Sitting in a coffee shop can encourage academic endeavors, but it can also foster a sense of uselessness. Here, in this booth, I have my feet propped on the bench across from my slouching body. Music blaring in my ears, I occasionally glance at the fellow students. They, too, are slouched, flipping pages of textbooks and furrowing their brows as if to absorb its contents. I am not as successful. Obviously at my computer, my mind swarms with thoughts that bounce like Flubber in my skull.
If I'm completely honest, Shakespeare and his shrew don't have my full attention. I'm supposed to be writing about the disguises the great playwright and poet used in "The Taming of the Shrew" but the thought that keeps thrusting itself to the forefront is the applicability of disguises/masks in my life.
Masks. They really are everywhere. I have a few. Well, more than a few. They are safe...at least, that's what I let myself believe. As I'm discovering through my paper on Shakespeare, I can don any exterior mask but the internal thoughts remain the same. It is not until the internal are exposed that change occurs.
Here's the kicker: What if I don't want change? What if I like my secrets? What if the idea of being separated from everyone else is more appealing than subjecting myself to constructive criticism and accountability?
In reality, it only takes one secret to turn one week into a hard week, a week that you look back and wish you had slept through all those hours. The frustration pounds your morale into the floor and the shame only helps you burrow your secret deeper into your being. That secret, that shame, will more than likely make the following week harder and you will feel beaten into the ground again.
Trampled, holding onto a coffee mug, I convince myself that I have the power to pick myself up again and face another week of living a half-life. Do secrets have that much power? To take away half of my life value? Let me tell you, I believe it does.
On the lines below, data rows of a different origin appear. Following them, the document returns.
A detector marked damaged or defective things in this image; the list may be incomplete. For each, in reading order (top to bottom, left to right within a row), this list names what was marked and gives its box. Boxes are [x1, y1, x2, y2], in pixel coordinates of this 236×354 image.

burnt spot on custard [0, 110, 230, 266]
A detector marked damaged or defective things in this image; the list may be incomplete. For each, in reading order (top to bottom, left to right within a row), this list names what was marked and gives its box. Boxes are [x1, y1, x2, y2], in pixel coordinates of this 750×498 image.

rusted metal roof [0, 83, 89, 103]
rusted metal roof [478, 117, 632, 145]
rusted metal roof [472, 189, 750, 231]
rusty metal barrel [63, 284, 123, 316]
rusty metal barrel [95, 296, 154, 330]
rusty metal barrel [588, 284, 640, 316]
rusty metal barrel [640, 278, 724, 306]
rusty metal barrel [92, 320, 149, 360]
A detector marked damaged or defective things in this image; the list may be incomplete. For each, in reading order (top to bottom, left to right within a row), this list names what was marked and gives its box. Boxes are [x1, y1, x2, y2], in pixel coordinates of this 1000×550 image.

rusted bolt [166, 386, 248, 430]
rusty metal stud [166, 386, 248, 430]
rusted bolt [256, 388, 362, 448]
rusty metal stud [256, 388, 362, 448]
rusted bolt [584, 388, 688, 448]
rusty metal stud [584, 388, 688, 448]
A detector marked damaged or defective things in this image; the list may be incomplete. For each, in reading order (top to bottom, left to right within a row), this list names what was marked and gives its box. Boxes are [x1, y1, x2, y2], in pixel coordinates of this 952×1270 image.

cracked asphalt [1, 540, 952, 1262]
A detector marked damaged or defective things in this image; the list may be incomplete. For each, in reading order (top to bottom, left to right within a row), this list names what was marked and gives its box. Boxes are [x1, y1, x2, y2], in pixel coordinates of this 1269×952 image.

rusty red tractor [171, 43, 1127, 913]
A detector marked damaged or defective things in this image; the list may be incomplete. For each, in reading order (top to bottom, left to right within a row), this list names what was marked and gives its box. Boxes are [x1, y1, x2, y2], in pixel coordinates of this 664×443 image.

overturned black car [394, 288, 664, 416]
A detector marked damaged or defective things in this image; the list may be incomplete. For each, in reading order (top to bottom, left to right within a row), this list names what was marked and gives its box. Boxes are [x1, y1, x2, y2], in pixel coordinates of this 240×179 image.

We spend so much time protecting that secret, caressing it in our minds, scolding ourselves for the caresses, trying to throw it away, and only succeeding in putting it back where it was before.
I can philosophize about secrets but I have to challenge myself and ask why I'm letting these ideas dominate my mind. All of the mental space that God gave me should not be filled with thoughts of self-preservation or control. Where did I get the idea that all of that was acceptable? It's going to take strength stronger than espresso to break my mask and that is only one. Maybe you identify with what I'm saying. That secret you've coddled no longer belongs in your arms. It belongs in God's. I don't know how to get mine there, so only you and God can know how to solve that dilemma. All I know is that my white-knuckled grip isn't going to let go easily.